**EXERCISE GOAL**:
Pictures should be left out while the data beneath this task is written out word for word.

**DATASET EXCERPT**:
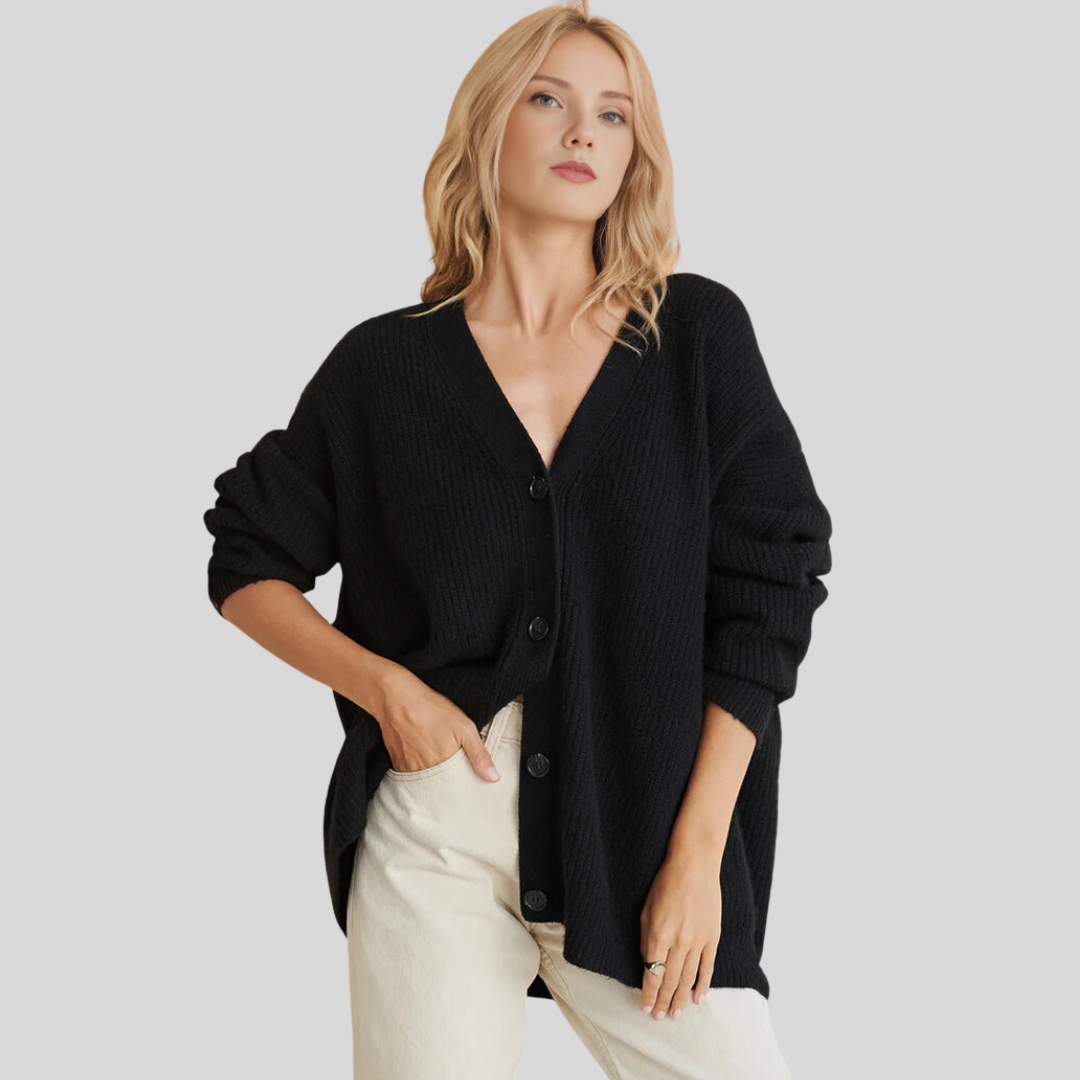 Cardigan D'hiver À Manches Longues Pour Femme | Coupe Oversize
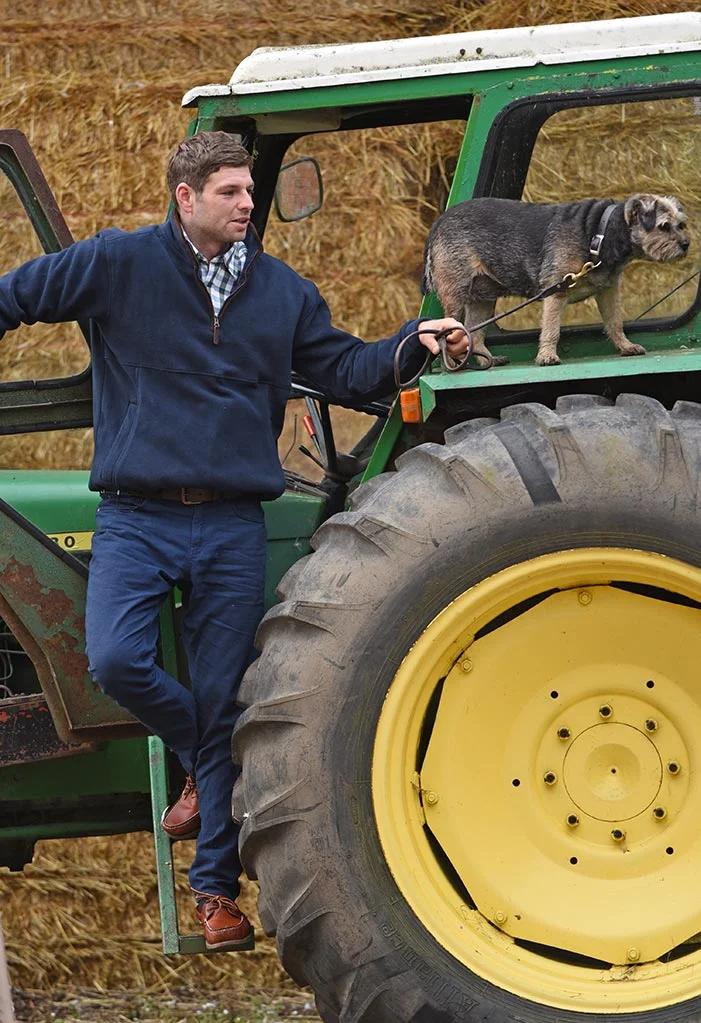 Mens quarter zip fleece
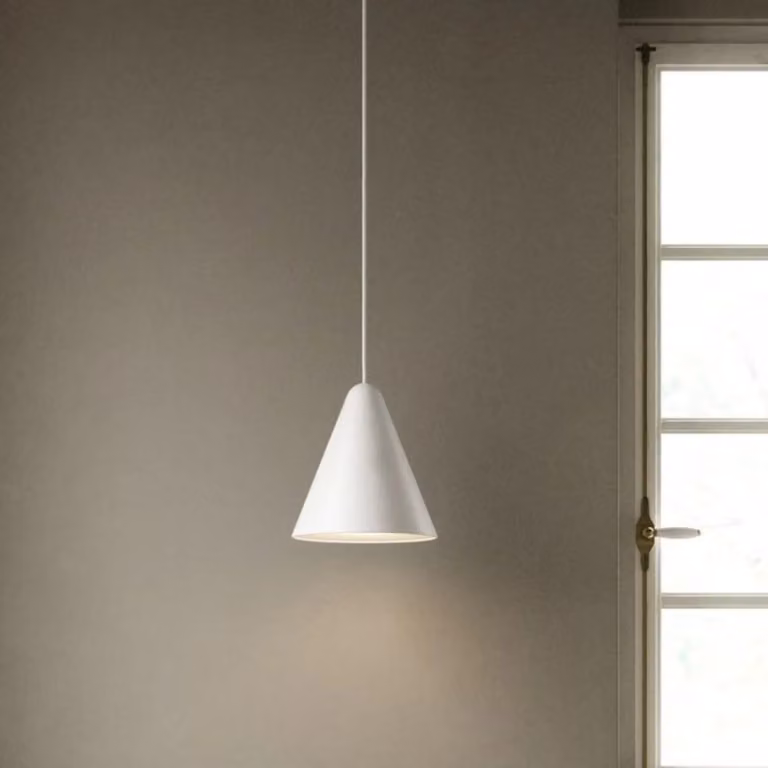 NORDLUX Nono lampadario scandinavo a sospensione, Variante: Ø 235 x 248 x 3000 mm, E27, bianco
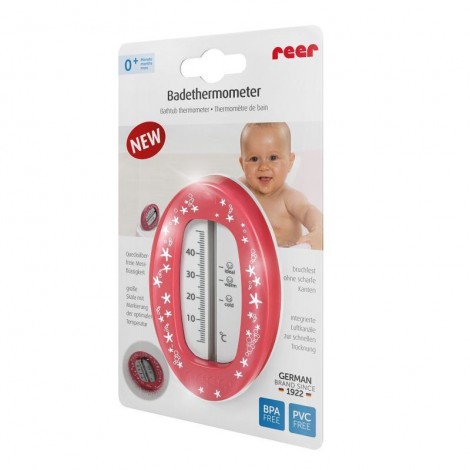 Imagine 2Termometru de baie oval red-berry Reer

**WORKED SOLUTION**:
 Cardigan D'hiver À Manches Longues Pour Femme | Coupe Oversize
 Mens quarter zip fleece
 NORDLUX Nono lampadario scandinavo a sospensione, Variante: Ø 235 x 248 x 3000 mm, E27, bianco
 Imagine 2Termometru de baie oval red-berry Reer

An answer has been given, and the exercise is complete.